BRGenomics for analyzing high-resolution genomics data in R

Michael DeBerardine

doi:10.1093/bioinformatics/btad331

. 2023 May 19;39(6):btad331. doi: 10.1093/bioinformatics/btad331

BRGenomics for analyzing high-resolution genomics data in R

Michael DeBerardine ^1,^✉

Editor: Alison Hutchins

PMCID: PMC10278936 PMID: 37208173

Abstract

Summary

I present here the R/Bioconductor package BRGenomics, which provides fast and flexible methods for post-alignment processing and analysis of high-resolution genomics data within an interactive R environment. Utilizing GenomicRanges and other core Bioconductor packages, BRGenomics provides various methods for data importation and processing, read counting and aggregation, spike-in and batch normalization, re-sampling methods for robust ‘metagene’ analyses, and various other functions for cleaning and modifying sequencing and annotation data. Simple yet flexible, the included methods are optimized for handling multiple datasets simultaneously, make extensive use of parallel processing, and support multiple strategies for efficiently storing and quantifying different kinds of data, including whole reads, quantitative single-base data, and run-length encoded coverage information. BRGenomics has been used to analyze ATAC-seq, ChIP-seq/ChIP-exo, PRO-seq/PRO-cap, and RNA-seq data; is built to be unobtrusive and maximally compatible with the Bioconductor ecosystem; is extensively tested; and includes complete documentation, examples, and tutorials.

Availability and implementation

BRGenomics is an R package distributed through Bioconductor (https://bioconductor.org/packages/BRGenomics). Full documentation with examples and tutorials are available online (https://mdeber.github.io).

1 Methods and results

1.1 Data formatting and quantification

BRGenomics (‘Basepair Resolution Genomics’) provides straightforward but flexible tools for importing and processing data from various filetypes (bam, bedGraph, bigWig) with various underlying formatting Figure 1. For instance, the function for importing bam files is flexible but comes with some pre-written defaults, including for PRO-seq data (which is reverse complemented and trimmed to the second-to-most 3′ position) and ATAC-seq data (which shifts reads according to their alignment orientation in order to account for the 9 bp space between fragments from a single Tn5 transposition reaction) (Buenrostro et al. 2013; Kwak et al. 2013).

Figure 1. — Features and capabilities of BRGenomics.

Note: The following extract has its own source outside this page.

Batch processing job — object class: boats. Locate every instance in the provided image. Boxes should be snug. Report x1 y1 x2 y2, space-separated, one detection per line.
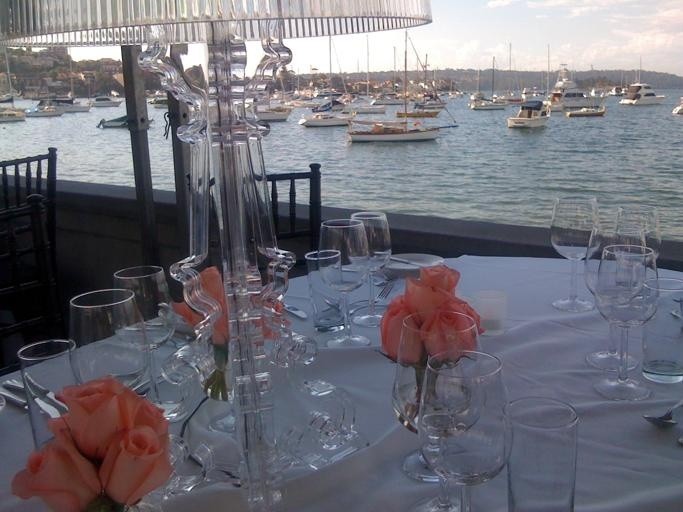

Different kinds of data can be stored and handled differently within R. For instance, a bigWig data track usually employs run-length encoding (RLE), where identical signal values at adjacent positions are merged into a single ‘range’. Data can be kept in this format in BRGenomics, which is efficient for smoothed or windowed data like GC content or whole-read coverage tracks. However, runs of identical signal at adjacent positions are not characteristic of true single-base resolution data, where it’s more efficient to make all ‘ranges’ a single-base span in which each signal count represents a single read. Another approach to data formatting maintains the exact (full) spans of aligned reads, where signal counts represent reads with identical alignments. This is relevant to approaches where paired 3′ and 5′ end information is relevant, such as CoPRO (Tome et al. 2018), but the meaning of the data’s signal counts is entirely distinct from the RLE-style data.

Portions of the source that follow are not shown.